Methods and results: This retrospective cohort study included LVT patients diagnosed at West China Hospital (June 2018-June 2023). Patients were classified into survival and mortality groups based on all-cause mortality during follow-up. A total of 459 patients were included, randomly divided into training (n = 322) and validation (n = 137) sets. Logistic regression analysis identified seven independent predictors of mortality, which were used to construct a nomogram-based risk prediction model. The model demonstrated good discrimination with an area under the receiver operating characteristic curve (AUC) of 0.846 in the training set and 0.791 in the validation set. Key mortality predictors included elevated B-type natriuretic peptide (BNP) (OR 3.359, 95% CI 1.827-6.176, p = 0.0001), lower albumin levels (OR 0.930, 95% CI 0.882-0.981, p = 0.0077), absence of antithrombotic therapy (OR 0.468, 95% CI 0.303-0.723, p = 0.0006), and presence of malignant tumors (OR 6.199, 95% CI 1.593-24.129, p = 0.0085).

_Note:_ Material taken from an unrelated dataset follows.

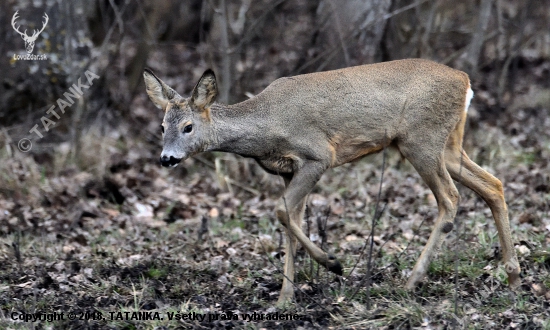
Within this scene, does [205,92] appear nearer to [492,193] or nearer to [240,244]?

Conclusion: A novel mortality prediction model for LVT patients was developed, offering a valuable tool for risk assessment and treatment optimization. This model provides a valuable tool for risk assessment and treatment optimization in Asian populations, particularly in China. Further validation is required to confirm its clinical utility.

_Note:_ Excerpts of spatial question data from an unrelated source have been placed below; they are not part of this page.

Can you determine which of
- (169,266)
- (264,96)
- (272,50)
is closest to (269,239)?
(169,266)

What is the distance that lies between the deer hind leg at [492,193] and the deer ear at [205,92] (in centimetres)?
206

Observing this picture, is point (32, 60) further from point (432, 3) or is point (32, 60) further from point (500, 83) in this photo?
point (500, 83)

目的:左心室血栓(LVT)是一种严重的并发症,与全身栓塞和死亡风险增加有关。尽管抗凝治疗取得了进展,但全因死亡率的最佳管理策略和危险因素仍不清楚。本研究旨在建立一种预测模型来评估LVT患者的死亡风险,指导临床决策。方法与结果:本回顾性队列研究纳入2018年6月- 2023年6月在华西医院诊断的LVT患者。根据随访期间的全因死亡率将患者分为生存组和死亡组。共纳入459例患者,随机分为训练组(n = 322)和验证组(n = 137)。Logistic回归分析确定了7个独立的死亡率预测因素,并利用这些预测因素构建了基于norm图的风险预测模型。该模型具有良好的识别能力,训练集的AUC为0.846,验证集的AUC为0.791。关键的死亡率预测因素包括b型利钠肽(BNP)升高(OR 3.359, 95% CI 1.827-6.176, p = 0.0001),白蛋白水平降低(OR 0.930, 95% CI 0.882-0.981, p = 0.0077),缺乏抗血栓治疗(OR 0.468, 95% CI 0.303-0.723, p = 0.0006),以及存在恶性肿瘤(OR 6.199, 95% CI 1.593-24.129, p = 0.0085)。结论:建立了一种新的LVT患者死亡率预测模型,为LVT患者的风险评估和治疗优化提供了有价值的工具。该模型为亚洲人群,特别是中国人群的风险评估和治疗优化提供了有价值的工具。需要进一步验证以确认其临床应用。